Having got the Collecting book published, I’ve been wondering what’s left to do in this OFC journey. Clearly, I need to update the OFC tutorial which is now some 8 years old. However, it was an email some ten days ago announcing a report on AI Preparedness for Archives that started me on a mini-voyage of realisation, and that prompted me to write this post.

I took each piece of the report’s guidance and wrote notes of how I would apply it to my PAWDOC document collection. Then I asked ChatGPT how I could focus an AI chatbot onto a specific archive of data. In the follow-up Q&A, and after providing a 10-line description of PAWDOC, ChatGPT designed a production architecture for such a research grade archive followed by a grant-fundable academic architecture and a cost estimate. At this point, I resisted ChatGPT’s offer to create a ‘ready-to-copy grant proposal document (including abstract, methodology, outcomes, evaluation plan)’ and went for a walk, stunned BOTH by ChatGPTs capabilities AND by the potential for enhancing PAWDOC with an AI interrogation capability.

I should say at this point, that the ChatGPT descriptions I had read were very general in nature and assume an understanding of many activities – they were most definitely not a cook book with ‘do this then that’ instructions. I was aware that my actual knowledge and understanding of what would be required was pretty much zero, and actually doing it for real would be a steep learning curve.

Having mulled all this around in my head for a few days, it seems clear to me that closure of this OFC journey cannot occur until I understand and experience how AI can be used to augment the interrogation of two types of private collection:

  1. primarily text-based archives; and
  2. collections more focused on objects.

These are the types of collections that, in my experience, are most likely to be possessed by private individuals.
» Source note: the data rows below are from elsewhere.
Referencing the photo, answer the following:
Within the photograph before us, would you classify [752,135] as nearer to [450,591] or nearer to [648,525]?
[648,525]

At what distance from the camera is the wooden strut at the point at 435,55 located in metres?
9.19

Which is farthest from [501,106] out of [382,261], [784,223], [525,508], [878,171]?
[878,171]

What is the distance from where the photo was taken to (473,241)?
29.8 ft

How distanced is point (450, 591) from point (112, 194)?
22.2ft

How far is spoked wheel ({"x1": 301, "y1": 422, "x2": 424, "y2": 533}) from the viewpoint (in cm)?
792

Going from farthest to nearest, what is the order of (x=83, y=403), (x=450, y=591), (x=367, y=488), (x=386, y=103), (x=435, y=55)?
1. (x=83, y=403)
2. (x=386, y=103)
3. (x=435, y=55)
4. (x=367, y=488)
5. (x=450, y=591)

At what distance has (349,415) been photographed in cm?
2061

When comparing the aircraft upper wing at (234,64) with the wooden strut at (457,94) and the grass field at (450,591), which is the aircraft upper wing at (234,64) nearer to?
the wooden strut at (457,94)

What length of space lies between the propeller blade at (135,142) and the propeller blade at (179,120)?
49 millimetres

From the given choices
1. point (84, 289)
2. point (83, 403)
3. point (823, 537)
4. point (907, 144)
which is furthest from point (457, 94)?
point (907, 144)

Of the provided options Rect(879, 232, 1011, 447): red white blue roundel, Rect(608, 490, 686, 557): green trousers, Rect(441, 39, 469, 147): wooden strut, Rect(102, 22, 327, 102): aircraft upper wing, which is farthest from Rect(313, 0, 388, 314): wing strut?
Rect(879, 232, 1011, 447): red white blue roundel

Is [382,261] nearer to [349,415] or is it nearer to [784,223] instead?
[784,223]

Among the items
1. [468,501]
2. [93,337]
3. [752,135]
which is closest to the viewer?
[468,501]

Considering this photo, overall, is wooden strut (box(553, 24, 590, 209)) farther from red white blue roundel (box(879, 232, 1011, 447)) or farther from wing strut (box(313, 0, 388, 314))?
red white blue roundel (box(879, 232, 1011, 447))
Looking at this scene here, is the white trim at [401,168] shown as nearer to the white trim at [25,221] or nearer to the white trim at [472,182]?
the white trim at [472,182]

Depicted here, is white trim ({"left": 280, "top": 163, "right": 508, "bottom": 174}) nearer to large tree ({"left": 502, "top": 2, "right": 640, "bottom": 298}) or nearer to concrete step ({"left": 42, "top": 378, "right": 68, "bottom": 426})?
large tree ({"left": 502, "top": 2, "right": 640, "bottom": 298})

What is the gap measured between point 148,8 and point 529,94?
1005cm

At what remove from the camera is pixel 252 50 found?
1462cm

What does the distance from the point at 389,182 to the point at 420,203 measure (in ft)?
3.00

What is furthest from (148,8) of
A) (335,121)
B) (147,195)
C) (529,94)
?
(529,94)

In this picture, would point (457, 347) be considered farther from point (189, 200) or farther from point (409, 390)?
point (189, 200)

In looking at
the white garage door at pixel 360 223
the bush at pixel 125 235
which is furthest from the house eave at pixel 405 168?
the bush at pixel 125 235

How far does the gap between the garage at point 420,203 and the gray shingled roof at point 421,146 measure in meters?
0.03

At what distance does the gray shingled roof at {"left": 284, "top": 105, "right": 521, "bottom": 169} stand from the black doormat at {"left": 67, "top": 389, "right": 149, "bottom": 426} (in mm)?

Note that I am explicitly focusing on ‘private’ collections, because institutions undoubtedly manage their archives and collections differently from private individuals: processes are formally designed to ensure effectiveness and longevity; tasks get done because staff are paid to do them; and IT support is usually at a far greater scale and complexity. Much work is underway to apply AI to institutional collections; however, my focus is to understand how individuals can apply it to their own private collections. With my current level of understanding, I believe I need to investigate the following specific aspects:

  1. The practicalities of preparing a private archive for AI. To explore this, I would most likely use PAWDOC (a primarily text-based archive), and b. my Mementos collection (more focused on objects), to explore this topic.
  2. Researching if AI is capable of accessing and understanding the contents of files other than text – sound, image, and video (Large Language Models – LLMs – specifically deal with text). This is particularly relevant to collections more focused on objects.
  3. The practicalities of building an AI interrogation capability for a private archive which has only an index and information within its digital file names. This would probably be the simplest implementation and so the best one to do first to learn some basics. I would use my Mementos collection to investigate this.
  4. The practicalities of building an AI interrogation capability for a private archive which does have machine readable text content. To investigate this, I could just use the app-generated content within PAWDOC (for example, all the Microsoft office documents within PAWDOC). Alternatively, and more ambitiously, I could try to OCR some or all of the PAWDOC scanned documents and include them in the investigation.
  5. The practicalities of building an AI interrogation facility for a private collection containing a combination of text, sound, image, and video. The viability of this investigation would depend on the outcome of 2. above. It would probably involve extending one or both of the implementations described in 3 and 4.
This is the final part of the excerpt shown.